§ REQUIRED WORK:
• 1. Write out the agreement excerpt below between "processes, and know-how" and "Intelligent LLC Services.", inclusive.
• 2. In the agreement excerpt below, list every kind of thing named in clause (b) of section 9.1 that OS Intelligent LLC will own.

DOCUMENT SEGMENT Start Marker

8.3 Effect of Termination. Upon any expiration or termination of this Agreement, all Subscriptions and SOWs then in effect will terminate, Client will discontinue all use of the OS Intelligent LLC Services, and without prejudice to any other right or remedy of OS Intelligent LLC, Client will pay OS Intelligent LLC for all

OS Intelligent LLC Services provided up to the effective date of such expiration or termination. Neither Party will be liable to the other for damages of any kind solely as a result of terminating this Agreement by its terms.

 

8.4 Survival. Sections 4 5.5, 6, 8.3, 9, 10, and 11 of this Agreement will survive any expiration or termination of this Agreement.

 

  1. INTELLECTUAL PROPERTY RIGHTS

9.1 Ownership. Except as specified in any SOWs, OS Intelligent LLC will own all right, title and interest (including all copyrights and other intellectual property rights) in and to (a) all software code, documentation, and other items that are authored, developed, or otherwise created by OS Intelligent LLC personnel in connection with any OS Intelligent LLC Services, and (b) all ideas, concepts, methods, techniques,

processes, and know-how that are conceived of, discovered, or developed by any OS Intelligent LLC personnel in connection with any OS Intelligent LLC Services.

DOCUMENT SEGMENT End Marker
DATASET EXCERPT Start Marker

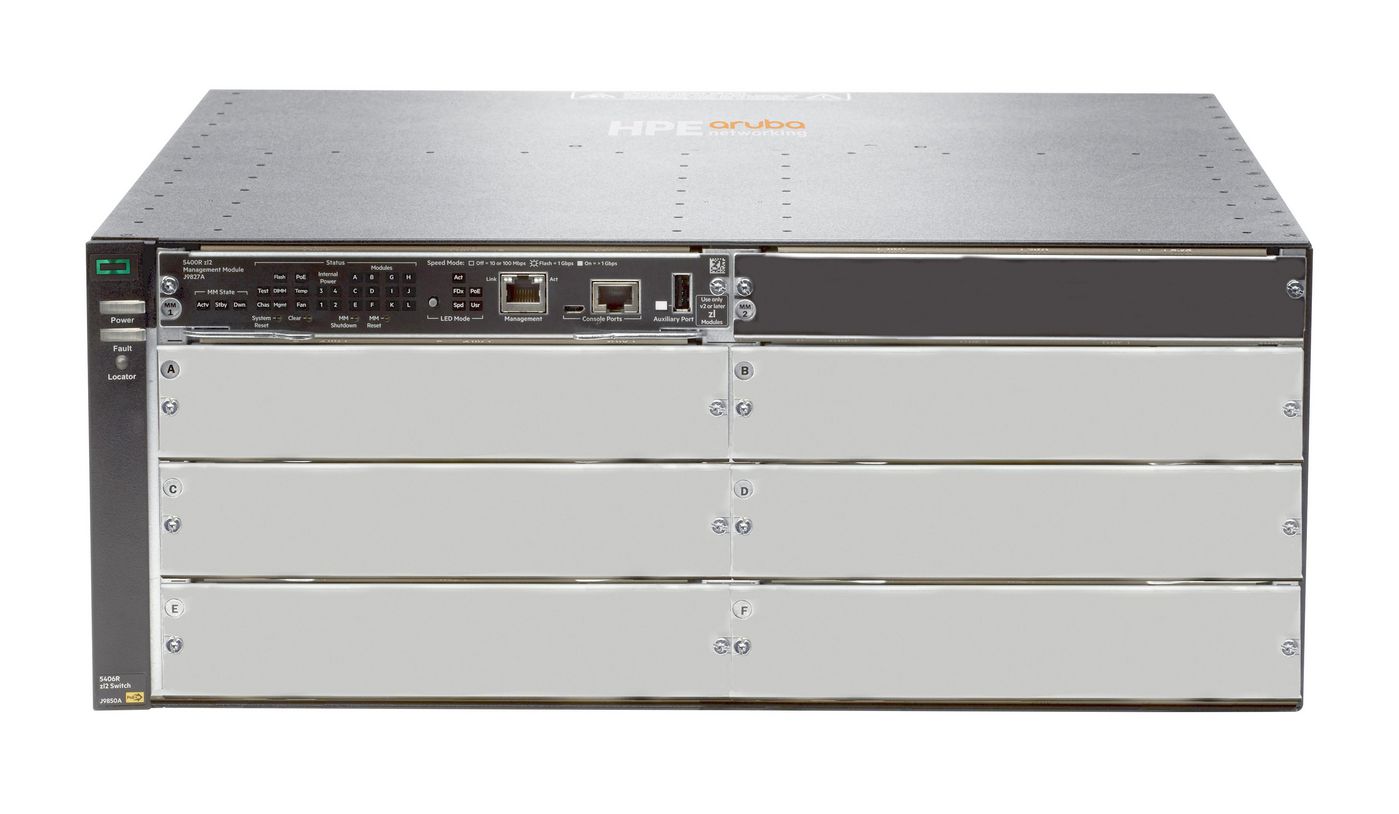 5406R zl2 Switch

DATASET EXCERPT End Marker

§ RESULTS BY TASK:
• 1.
processes, and know-how that are conceived of, discovered, or developed by any OS Intelligent LLC personnel in connection with any OS Intelligent LLC Services.

• 2.
- ideas
- concepts
- methods
- techniques
- processes
- know-how